I need to extract this value i.e abc.123. Is this possible in bash?
Simplest is
echo "$A" | awk '{print $NF}'
Edit: explanation of how this works...
awk breaks the input into different fields, using whitespace as the separator by default. Hardcoding 5 in place of NF prints out the 5th field in the input:
echo "$A" | awk '{print $5}'
NF is a built-in awk variable that gives the total number of fields in the current record. The following returns the number 5 because there are 5 fields in the string "Some variable has value abc.123":
echo "$A" | awk '{print NF}'
Combining $ with NF outputs the last field in the string, no matter how many fields your string contains.
Yes; this:
A="Some variable has value abc.123"
echo "${A##* }"
will print this:
abc.123
(The ${parameter##word} notation is explained in ยง3.5.3 "Shell Parameter Expansion" of the Bash Reference Manual.)

• [DATASET CONTENT]:
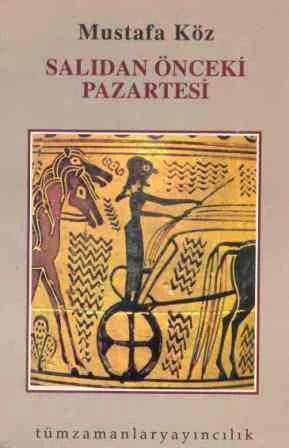 Salıdan Önceki Pazartesi / 1995 Yılı İlk Baskısı ürün görseli 1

• [WORK TO COMPLETE]:
- a) Quote the stretch of the bash excerpt from "I need to extract" through "your string contains.".
- b) Write what comes next in the thread on extracting a value in bash, picking up after its final sentence.
The lines here have no connection to the excerpt about extracting a value in bash.

• [RESPONSES]:
- a)
I need to extract this value i.e abc.123. Is this possible in bash?
Simplest is
echo "$A" | awk '{print $NF}'
Edit: explanation of how this works...
awk breaks the input into different fields, using whitespace as the separator by default. Hardcoding 5 in place of NF prints out the 5th field in the input:
echo "$A" | awk '{print $5}'
NF is a built-in awk variable that gives the total number of fields in the current record. The following returns the number 5 because there are 5 fields in the string "Some variable has value abc.123":
echo "$A" | awk '{print NF}'
Combining $ with NF outputs the last field in the string, no matter how many fields your string contains.

- b)
Some examples using parameter expansion
A="Some variable has value abc.123"
echo "${A##* }"
abc.123
Longest match on " " space
echo "${A% *}"
Some variable has value
Longest match on . dot
echo "${A%.*}"
Some variable has value abc
Shortest match on " " space
echo "${A%% *}"
some
Read more Shell-Parameter-Expansion
The documentation is a bit painful to read, so I've summarised it in a simpler way.
Note that the '*' needs to swap places with the ' ' depending on whether you use # or %. (The * is just a wildcard, so you may need to take off your "regex hat" while reading.)
${A% *} - remove shortest trailing * (strip the last word)
${A%% *} - remove longest trailing * (strip the last words)
${A#* } - remove shortest leading * (strip the first word)
${A##* } - remove longest leading * (strip the first words)
Of course a "word" here may contain any character that isn't a literal space.
You might commonly use this syntax to trim filenames:
${A##*/} removes all containing folders, if any, from the start of the path, e.g.
/usr/bin/git -> git
/usr/bin/ -> (empty string)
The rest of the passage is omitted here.